| Opcode/Instruction | Op/En | 64/32 bit Mode Support | CPUID Feature Flag | Description |
|---|---|---|---|---|
| EVEX.128.66.0F38.W1 89 /r VPEXPANDQ xmm1 {k1}{z}, xmm2/m128 | A | V/V | AVX512VL AVX512F | Expand packed quad-word integer values from xmm2/m128 to xmm1 using writemask k1. |
| EVEX.256.66.0F38.W1 89 /r VPEXPANDQ ymm1 {k1}{z}, ymm2/m256 | A | V/V | AVX512VL AVX512F | Expand packed quad-word integer values from ymm2/m256 to ymm1 using writemask k1. |
| EVEX.512.66.0F38.W1 89 /r VPEXPANDQ zmm1 {k1}{z}, zmm2/m512 | A | V/V | AVX512F | Expand packed quad-word integer values from zmm2/m512 to zmm1 using writemask k1. |
| Op/En | Tuple Type | Operand 1 | Operand 2 | Operand 3 | Operand 4 |
|---|---|---|---|---|---|
| A | Tuple1 Scalar | ModRM:reg (w) | ModRM:r/m (r) | N/A | N/A |
Description
Expand (load) up to 8 quadword integer values from the source operand (the second operand) to sparse elements in the destination operand (the first operand), selected by the writemask k1. The destination operand is a ZMM register, the source operand can be a ZMM register or memory location.

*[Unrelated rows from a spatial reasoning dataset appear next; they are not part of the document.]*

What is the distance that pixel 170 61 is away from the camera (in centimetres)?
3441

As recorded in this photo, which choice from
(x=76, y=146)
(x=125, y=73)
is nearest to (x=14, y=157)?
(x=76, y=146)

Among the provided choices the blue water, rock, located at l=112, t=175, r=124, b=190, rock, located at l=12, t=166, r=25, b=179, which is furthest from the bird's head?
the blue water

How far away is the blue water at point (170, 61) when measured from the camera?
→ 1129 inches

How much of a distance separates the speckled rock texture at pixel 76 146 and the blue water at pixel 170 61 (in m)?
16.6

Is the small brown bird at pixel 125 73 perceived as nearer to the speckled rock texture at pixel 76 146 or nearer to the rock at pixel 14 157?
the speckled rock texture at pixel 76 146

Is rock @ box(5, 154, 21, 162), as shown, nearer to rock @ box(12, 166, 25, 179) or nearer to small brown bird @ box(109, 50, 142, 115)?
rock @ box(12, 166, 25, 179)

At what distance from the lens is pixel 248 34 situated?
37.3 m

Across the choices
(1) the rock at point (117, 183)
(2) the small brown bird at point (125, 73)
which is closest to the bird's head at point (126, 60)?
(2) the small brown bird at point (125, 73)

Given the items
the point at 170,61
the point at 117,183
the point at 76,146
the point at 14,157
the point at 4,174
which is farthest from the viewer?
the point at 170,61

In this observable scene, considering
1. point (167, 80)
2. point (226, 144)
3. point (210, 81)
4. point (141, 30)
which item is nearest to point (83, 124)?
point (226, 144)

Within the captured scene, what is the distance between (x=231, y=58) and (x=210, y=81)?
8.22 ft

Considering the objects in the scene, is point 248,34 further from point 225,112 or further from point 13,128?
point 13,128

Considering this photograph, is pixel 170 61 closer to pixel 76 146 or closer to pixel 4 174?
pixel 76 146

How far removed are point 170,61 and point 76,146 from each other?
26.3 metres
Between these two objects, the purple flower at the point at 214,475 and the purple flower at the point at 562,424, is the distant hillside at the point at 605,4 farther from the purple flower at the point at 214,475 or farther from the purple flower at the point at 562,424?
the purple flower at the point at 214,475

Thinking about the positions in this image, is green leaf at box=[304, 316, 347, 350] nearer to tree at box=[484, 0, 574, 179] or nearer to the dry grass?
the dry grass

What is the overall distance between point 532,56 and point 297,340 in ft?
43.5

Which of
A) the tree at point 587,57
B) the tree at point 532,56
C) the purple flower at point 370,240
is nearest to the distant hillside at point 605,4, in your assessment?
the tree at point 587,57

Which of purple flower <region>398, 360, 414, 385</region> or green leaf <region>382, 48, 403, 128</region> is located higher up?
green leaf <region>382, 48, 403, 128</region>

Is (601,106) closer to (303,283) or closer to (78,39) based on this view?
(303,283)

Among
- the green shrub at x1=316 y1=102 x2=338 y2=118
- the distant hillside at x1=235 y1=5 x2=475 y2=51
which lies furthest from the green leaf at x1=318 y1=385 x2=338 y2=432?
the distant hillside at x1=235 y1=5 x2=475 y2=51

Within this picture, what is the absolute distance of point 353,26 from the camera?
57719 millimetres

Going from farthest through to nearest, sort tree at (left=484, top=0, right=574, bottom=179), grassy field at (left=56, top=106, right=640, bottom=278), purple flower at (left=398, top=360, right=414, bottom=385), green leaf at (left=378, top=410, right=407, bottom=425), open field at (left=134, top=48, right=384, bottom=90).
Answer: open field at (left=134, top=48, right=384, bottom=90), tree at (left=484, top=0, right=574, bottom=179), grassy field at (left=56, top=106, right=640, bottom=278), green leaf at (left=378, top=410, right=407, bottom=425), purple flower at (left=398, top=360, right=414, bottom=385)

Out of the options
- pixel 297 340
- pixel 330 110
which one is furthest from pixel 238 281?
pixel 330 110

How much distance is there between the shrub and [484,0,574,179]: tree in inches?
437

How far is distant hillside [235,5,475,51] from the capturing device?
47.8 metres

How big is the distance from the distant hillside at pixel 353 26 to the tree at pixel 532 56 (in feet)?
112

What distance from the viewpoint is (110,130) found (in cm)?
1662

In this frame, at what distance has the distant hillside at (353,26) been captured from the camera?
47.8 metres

The input vector starts from the lowest element in the source operand. The opmask register k1 selects the desti-nation elements (a partial vector or sparse elements if less than 8 elements) to be replaced by the ascending elements in the input vector. Destination elements not selected by the writemask k1 are either unmodified or zeroed, depending on EVEX.z.
Note: EVEX.vvvv is reserved and must be 1111b otherwise instructions will #UD.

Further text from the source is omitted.